10 lb Penalty - Dick Francis [45]
The police investigation sauntered upwards from Joe, whose mother drove a school bus, to higher ranks at county level, but the firefighters couldn’t swear the two bow-fronts had been torched and no one found a .22 rifle to match the lost-again bullet, and Foster Fordham’s report on wax in the Range Rover’s sump was judged inconclusive.
George Juliard might have been the target of three attempts on his candidature, if not on his life, but again he might not. There were no obvious suspects.
In the August doldrums for news, London editors gave the puzzle two full days of wide coverage. George Juliard shone on television nationwide. Every single voter in the Hoopwestern constituency knew who JULIARD was.
While my father dealt with publicity people and Mervyn Teck drove around like an agitated bluebottle searching for inexpensive substitute headquarters, I spent most of the Sunday sitting in an armchair by the window of our Sleeping Dragon room, letting bruises and grazes heal themselves, and looking across the square at the burned-out building opposite.

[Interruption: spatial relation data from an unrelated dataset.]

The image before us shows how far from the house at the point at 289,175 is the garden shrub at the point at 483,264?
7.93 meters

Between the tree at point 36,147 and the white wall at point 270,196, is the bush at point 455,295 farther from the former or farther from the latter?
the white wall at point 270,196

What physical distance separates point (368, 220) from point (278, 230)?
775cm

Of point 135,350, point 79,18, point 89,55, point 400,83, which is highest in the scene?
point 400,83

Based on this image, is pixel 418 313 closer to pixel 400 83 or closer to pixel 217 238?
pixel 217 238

From somewhere up here, I thought, from somewhere here among the many hanging baskets of geraniums (her Leonard, the nurseryman, had designed them, Mrs. Kitchens had told me with pride), from among all these big clusters of scarlet pompoms and little blue flowers whose name I didn’t know, and from among the fluffy white flowers that filled and rounded the bright living displays decorating the whole long frontage of The Sleeping Dragon, from somewhere up here someone had aimed a .22 rifle at my father.

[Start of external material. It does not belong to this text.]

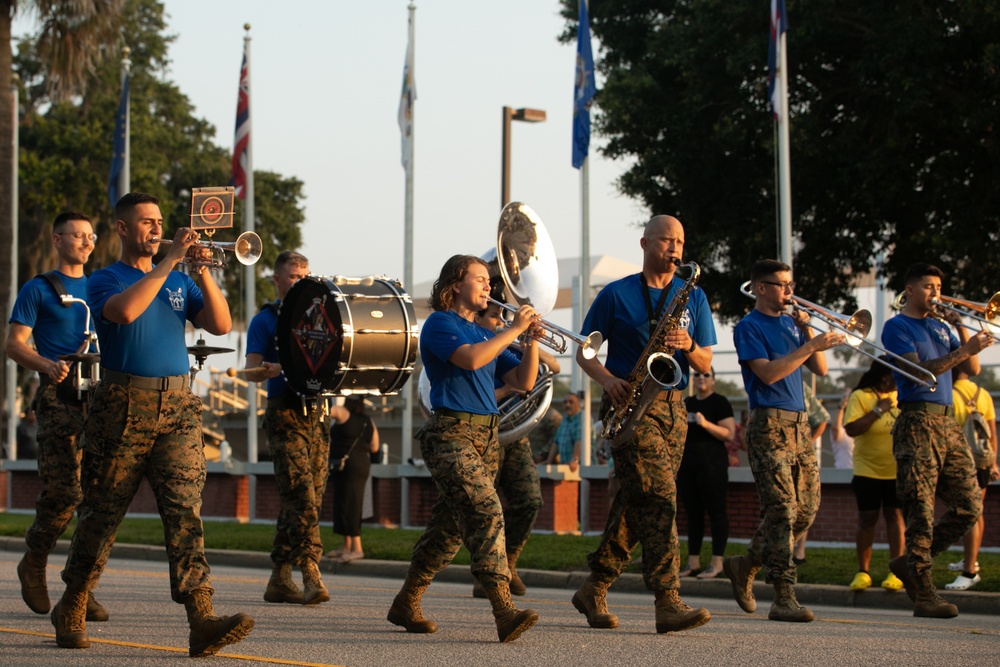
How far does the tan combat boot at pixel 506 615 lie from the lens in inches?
301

The marksman probably hadn’t been in this room given to us in the night, which was much farther along towards the Town Hall than the main door of the hotel from which we’d walked. A shot from where I sat would have had to take into account that the target wasn’t walking straight ahead but moving sideways. A stalker’s shot, but not a stalker’s gun.

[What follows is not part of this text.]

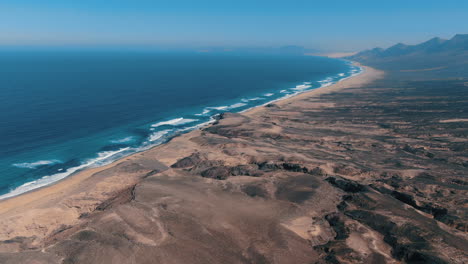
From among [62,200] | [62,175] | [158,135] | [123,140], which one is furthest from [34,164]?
[158,135]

A ricochet could of course take a bullet anywhere, but I thought it unlikely that a ricochet from where I sat would have turned and hit the charity shop.
At one point, shuffling on the padded blisters, I explored the length of the hotel’s second floor, glimpsing the square through an open doorway or two and coming to a little lounge area furnished with armchairs and small tables that I reckoned lay directly above the front hall and main door, accessible to the world. Straight ahead through the window from there was the unmarked path I’d taken with my father across the cobbles.
Anyone ... anyone ... if one had the nerve, could have stood among the floor-length curtains, opened the window, rested the barrel of a .22 on the windowsill and shot through the geraniums and the warm night.
My father, interested, asked the manager for the names of the people sleeping in the bedrooms on Wednesday night, but although the register was freely opened, no one familiar appeared.
“Nice try, Ben,” my father sighed; and the police had the same nice try in due course, with similar results.
By Monday morning Mervyn had rented an empty shop in a side street and borrowed a desk for Crystal and some folding chairs. The campaign hiccuped for two days while he cajoled his friendly neighborhood printer into replacement leaflet and poster production at grand-prix speed and near-to-cost prices, but by late Tuesday afternoon the indefatigable witches, Faith, Marge and Lavender, had turned the empty shop into a fully working office complete with teapot and mobile phone.
On Monday and Tuesday George Juliard filled the newspapers, and enlivened some chat shows, and on Wednesday morning a miracle happened.